--- BEGIN Supplied text ---

In determining whether a person meets the statutory definition of a supervisor, set out above, the court properly focuses on the existence of supervisory authority, rather than on "the degree or frequency of its exercise." Oil, Chemical and Atomic Workers Int'l Union v. NLRB, 445 F.2d 237, 244 (D.C. Cir. 1971). The supervisor must possess "real power" that can be exercised in the employer's interest; a person's actual task, rather than his title, is decisive to a judicial determination of his status. Passaic Daily News v. NLRB, 736 F.2d 1543, 1550 (D.C. Cir. 1984). We accord a large measure of deference to the NLRB's determination of whether an individual is an "employee" or a "supervisor." Id.

In this case, there is no question that the Board's conclusion rests on substantial evidence. Rendon was hired in 1983 as a cleaner, at $225 per week. In 1984, Rendon was promoted from cleaner to production employee; in the latter job, his tasks included rolling butter into dough, placing the dough on a stretching machine, and feeding the dough onto a conveyor belt. Stephen Dew taught him actually how to make the dough, and in December 1985, Rendon began to make dough on a full-time basis. At that time, his salary was $363 per week, reflecting both his two years' experience as well as a $25 per week cash bonus for dough making.

--- END Supplied text ---
--- BEGIN Items ---

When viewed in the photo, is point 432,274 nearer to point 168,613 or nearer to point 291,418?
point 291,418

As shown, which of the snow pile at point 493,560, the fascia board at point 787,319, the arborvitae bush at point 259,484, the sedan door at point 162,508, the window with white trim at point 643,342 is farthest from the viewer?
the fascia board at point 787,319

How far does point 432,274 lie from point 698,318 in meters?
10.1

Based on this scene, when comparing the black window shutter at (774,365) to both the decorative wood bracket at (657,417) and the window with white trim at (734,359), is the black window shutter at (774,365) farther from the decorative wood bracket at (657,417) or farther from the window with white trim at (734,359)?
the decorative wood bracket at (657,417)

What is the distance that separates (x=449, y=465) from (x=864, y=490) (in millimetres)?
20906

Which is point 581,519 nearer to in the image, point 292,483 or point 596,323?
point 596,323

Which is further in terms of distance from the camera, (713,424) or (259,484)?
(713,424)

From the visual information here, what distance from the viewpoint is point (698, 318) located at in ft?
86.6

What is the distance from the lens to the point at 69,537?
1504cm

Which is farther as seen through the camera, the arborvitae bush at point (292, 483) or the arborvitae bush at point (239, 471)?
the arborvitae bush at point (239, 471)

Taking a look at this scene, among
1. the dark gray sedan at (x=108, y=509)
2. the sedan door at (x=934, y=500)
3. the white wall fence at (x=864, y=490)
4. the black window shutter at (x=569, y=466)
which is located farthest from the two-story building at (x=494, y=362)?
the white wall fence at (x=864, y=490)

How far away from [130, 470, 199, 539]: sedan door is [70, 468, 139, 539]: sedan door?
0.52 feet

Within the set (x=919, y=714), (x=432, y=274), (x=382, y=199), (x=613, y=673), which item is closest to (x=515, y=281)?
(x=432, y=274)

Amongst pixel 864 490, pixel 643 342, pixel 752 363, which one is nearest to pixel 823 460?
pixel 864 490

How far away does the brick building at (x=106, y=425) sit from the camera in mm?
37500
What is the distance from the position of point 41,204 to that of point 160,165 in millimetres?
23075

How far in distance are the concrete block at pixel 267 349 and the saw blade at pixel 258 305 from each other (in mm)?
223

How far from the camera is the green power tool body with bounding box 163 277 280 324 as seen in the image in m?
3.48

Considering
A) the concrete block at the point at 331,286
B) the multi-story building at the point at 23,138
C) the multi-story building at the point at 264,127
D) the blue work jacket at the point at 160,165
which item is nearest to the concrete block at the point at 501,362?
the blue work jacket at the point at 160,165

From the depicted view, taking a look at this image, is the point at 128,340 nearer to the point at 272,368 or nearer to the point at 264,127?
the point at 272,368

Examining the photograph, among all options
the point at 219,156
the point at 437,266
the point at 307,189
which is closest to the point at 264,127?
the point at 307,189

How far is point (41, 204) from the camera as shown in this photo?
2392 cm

--- END Items ---

Request> Please write the next part of the court opinion excerpt on supervisor status, picking up after its final sentence. These entries have no connection to the court opinion excerpt.

Exercise result>
Absent "solid evidence of the actual possession of supervisory responsibility," we have no reason to accord "litmus paper significance" to the pay differential. Oil, Chemical et al., 445 F.2d at 242. That "solid evidence" is clearly lacking here. Although Rendon apparently had some input into the dough production schedule, Stephen Dew's testimony indicated that Rendon could not deviate from that schedule without permission from his supervisors, and that he did not have a key to the desk where the production schedule was kept. J.A. at 229-31. And, while Rendon was one of the few production-line employees whom Dew had taught to make dough, Rendon appears to have had no authority to train other employees without Dew's permission. In addition, even if Rendon had been present when Dew interviewed Loy and Alvarez, Dew presented no evidence contradicting Rendon's claim not to have known either of them well; the record contains no indication that anyone other than Dew actually made the hiring decisions. In short, Rendon did not possess the "real power" characteristic of a supervisor.

Rendon did not share the indicia of supervisory status that the NLRB has cited in other opinions. Although he checked the work of other employees, he did not initial employees' time cards, receive more paid vacation than others, or authorize ill employees to go home. Compare Int'l Baking Co., 240 N.L.R.B. 230, 233 (1979). Rendon was not responsible for initiating formal disciplinary proceedings, or for authorizing overtime or personal days off. Compare Capital Bakers, Inc., 236 N.L.R.B. 1053, 1054 (1978). In short, Rendon was simply one of the more experienced and, perhaps, capable members of the production rank and file. Even if he occasionally engaged in activities that might suggest quasi-supervisory status, there is no substantial evidence that, if his function were measured against the common indicia of a supervisory role, he should be considered as anything but a regular employee.

CONCLUSION

BP's petition for review of the NLRB's order vis-a-vis Rendon is denied, and the order is affirmed in full.

So ordered.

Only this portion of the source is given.